Description of the task:
Count how many lines of the data include the string "image", then say that number and stop.
**** Available records
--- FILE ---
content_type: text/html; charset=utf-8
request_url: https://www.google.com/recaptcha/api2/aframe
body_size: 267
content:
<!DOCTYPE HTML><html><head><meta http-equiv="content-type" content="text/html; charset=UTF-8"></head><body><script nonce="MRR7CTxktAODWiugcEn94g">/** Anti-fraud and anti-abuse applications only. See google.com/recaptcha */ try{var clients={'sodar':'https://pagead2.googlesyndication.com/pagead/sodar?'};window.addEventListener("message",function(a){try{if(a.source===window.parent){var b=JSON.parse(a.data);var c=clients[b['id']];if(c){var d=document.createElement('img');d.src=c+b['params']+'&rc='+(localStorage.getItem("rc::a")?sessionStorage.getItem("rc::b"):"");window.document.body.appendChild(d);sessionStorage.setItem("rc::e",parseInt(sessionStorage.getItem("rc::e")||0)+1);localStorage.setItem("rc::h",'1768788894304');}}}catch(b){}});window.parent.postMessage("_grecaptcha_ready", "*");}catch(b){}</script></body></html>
********
**** Available records
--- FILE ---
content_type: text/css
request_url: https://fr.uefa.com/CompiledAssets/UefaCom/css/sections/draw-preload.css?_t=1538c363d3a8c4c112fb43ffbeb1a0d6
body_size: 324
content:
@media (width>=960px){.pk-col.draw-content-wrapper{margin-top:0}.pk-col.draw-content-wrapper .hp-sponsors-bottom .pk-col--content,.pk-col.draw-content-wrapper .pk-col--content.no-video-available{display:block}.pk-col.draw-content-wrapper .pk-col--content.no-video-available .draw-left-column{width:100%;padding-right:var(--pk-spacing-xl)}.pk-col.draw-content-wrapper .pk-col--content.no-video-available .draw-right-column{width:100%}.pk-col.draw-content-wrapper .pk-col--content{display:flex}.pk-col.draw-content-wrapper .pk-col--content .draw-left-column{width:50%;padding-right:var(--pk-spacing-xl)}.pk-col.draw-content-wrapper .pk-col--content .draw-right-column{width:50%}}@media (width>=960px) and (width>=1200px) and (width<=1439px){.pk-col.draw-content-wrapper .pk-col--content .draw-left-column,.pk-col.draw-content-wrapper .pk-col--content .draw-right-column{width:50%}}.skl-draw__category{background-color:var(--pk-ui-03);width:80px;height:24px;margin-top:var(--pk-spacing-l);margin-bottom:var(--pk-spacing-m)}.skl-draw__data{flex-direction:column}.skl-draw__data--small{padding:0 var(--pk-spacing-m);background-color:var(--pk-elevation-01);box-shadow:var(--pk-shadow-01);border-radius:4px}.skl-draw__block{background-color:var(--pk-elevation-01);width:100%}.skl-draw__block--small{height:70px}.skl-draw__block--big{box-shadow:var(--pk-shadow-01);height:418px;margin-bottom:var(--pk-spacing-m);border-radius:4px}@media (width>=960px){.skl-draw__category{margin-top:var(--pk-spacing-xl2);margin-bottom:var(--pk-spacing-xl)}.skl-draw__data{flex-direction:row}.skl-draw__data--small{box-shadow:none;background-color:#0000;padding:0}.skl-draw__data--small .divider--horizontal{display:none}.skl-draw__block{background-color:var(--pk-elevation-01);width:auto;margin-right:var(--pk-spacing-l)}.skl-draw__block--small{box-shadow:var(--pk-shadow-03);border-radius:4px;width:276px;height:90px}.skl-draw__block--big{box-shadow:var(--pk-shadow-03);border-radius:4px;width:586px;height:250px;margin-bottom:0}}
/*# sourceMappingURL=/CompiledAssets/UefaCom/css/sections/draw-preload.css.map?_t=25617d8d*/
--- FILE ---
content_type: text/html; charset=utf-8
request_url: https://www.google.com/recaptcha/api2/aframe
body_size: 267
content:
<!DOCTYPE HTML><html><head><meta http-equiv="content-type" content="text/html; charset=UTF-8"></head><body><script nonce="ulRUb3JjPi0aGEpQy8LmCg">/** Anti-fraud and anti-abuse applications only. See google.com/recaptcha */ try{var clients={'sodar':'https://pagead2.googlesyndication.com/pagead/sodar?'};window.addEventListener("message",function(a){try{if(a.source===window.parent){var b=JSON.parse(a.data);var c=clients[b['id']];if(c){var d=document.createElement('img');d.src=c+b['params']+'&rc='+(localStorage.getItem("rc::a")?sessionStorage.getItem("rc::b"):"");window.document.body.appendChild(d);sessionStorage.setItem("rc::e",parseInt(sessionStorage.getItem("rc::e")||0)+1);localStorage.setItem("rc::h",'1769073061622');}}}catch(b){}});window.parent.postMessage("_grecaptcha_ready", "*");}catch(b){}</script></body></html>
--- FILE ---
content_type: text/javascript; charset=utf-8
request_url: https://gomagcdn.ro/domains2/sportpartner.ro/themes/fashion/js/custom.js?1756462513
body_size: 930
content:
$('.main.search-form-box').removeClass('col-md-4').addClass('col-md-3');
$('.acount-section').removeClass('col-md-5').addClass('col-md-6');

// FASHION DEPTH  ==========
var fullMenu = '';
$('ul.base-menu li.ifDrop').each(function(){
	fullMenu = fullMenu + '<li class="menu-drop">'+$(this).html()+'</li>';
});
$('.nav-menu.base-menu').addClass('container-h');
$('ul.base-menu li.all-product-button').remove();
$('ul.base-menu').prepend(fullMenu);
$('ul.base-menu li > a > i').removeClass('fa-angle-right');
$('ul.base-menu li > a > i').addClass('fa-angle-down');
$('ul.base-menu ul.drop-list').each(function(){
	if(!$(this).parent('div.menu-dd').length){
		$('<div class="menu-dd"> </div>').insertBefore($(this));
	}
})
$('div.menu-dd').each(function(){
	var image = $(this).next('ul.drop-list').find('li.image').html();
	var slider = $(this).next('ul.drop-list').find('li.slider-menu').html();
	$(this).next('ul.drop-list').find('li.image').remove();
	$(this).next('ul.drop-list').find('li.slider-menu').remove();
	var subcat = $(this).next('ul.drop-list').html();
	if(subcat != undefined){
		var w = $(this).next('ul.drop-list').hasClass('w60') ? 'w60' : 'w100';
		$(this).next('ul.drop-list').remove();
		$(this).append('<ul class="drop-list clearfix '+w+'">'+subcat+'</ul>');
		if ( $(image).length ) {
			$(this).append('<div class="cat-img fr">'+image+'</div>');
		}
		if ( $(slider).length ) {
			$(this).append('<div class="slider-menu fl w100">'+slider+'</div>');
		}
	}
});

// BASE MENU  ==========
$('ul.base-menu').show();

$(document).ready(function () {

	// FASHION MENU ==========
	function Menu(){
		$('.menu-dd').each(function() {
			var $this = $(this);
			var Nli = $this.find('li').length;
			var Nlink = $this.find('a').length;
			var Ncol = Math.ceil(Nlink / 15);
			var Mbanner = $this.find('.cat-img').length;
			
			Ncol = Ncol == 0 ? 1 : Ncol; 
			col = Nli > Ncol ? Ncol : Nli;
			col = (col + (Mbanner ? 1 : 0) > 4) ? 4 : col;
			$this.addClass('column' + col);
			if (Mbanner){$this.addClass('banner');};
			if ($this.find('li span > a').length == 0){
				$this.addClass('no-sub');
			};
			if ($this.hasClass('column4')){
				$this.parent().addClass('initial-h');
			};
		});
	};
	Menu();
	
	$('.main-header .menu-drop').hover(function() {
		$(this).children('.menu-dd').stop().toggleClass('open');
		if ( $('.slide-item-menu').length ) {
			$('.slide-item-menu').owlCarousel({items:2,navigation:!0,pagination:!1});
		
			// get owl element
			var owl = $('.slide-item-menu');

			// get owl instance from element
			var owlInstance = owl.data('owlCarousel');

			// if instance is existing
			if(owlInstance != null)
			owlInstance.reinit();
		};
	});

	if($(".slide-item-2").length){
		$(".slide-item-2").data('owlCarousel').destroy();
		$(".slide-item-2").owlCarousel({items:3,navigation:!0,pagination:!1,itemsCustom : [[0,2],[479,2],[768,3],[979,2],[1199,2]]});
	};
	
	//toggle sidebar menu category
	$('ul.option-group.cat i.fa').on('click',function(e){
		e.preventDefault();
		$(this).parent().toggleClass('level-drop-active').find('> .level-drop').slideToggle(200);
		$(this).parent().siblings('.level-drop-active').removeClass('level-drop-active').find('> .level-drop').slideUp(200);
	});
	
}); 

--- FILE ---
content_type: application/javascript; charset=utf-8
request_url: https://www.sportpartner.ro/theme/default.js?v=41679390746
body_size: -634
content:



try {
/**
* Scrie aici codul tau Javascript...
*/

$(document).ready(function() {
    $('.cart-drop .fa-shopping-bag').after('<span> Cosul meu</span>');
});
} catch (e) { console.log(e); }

********
**** Available records
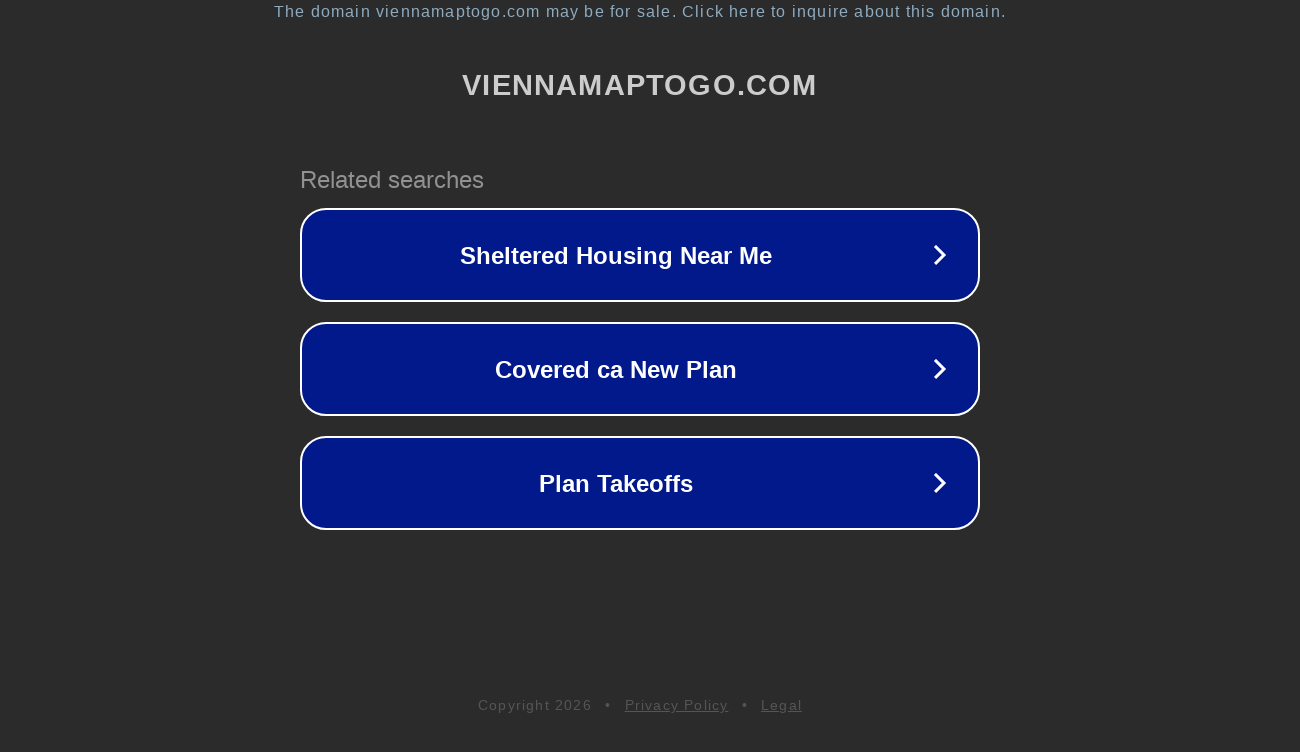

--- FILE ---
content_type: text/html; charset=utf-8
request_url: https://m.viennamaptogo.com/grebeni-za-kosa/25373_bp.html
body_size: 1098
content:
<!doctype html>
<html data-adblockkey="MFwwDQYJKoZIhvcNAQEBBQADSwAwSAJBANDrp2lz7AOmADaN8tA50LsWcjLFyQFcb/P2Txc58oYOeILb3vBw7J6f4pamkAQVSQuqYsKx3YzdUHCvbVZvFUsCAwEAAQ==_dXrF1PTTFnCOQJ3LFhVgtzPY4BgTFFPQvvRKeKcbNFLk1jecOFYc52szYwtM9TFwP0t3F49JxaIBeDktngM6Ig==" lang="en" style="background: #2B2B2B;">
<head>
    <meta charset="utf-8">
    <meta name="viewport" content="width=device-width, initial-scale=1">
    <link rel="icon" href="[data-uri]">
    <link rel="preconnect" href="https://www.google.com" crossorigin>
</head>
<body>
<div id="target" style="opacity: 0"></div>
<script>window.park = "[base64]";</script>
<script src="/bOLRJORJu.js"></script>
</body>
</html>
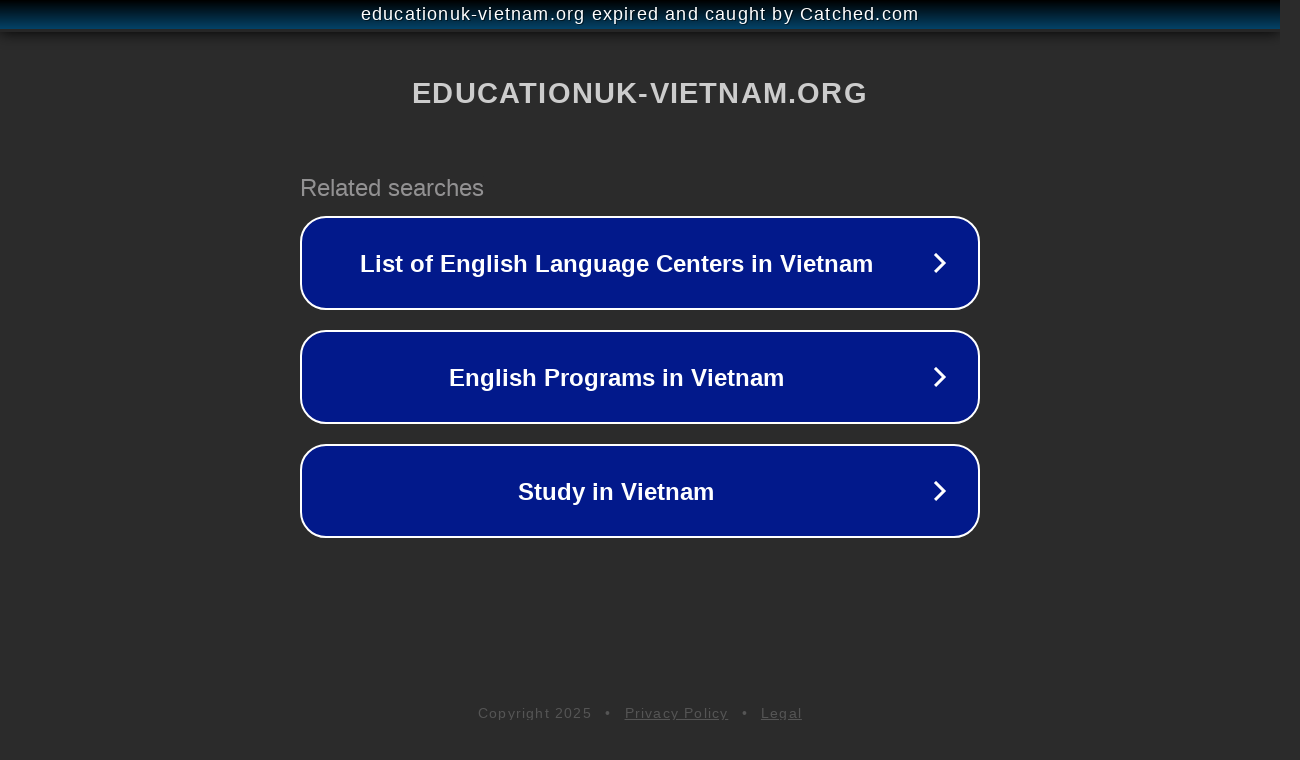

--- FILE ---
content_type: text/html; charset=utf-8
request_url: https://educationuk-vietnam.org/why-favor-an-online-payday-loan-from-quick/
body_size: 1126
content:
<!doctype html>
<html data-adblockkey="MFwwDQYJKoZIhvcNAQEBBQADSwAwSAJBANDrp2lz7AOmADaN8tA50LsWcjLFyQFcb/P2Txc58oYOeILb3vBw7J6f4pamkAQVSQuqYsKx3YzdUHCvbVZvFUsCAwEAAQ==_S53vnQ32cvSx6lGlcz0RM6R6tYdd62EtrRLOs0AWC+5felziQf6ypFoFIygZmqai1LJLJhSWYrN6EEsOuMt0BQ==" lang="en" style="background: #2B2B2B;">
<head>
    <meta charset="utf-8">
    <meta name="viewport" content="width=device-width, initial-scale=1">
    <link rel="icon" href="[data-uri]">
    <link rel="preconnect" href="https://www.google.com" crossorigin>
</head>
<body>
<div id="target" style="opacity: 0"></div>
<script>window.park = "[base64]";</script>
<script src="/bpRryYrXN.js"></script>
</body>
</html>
********
Response:
4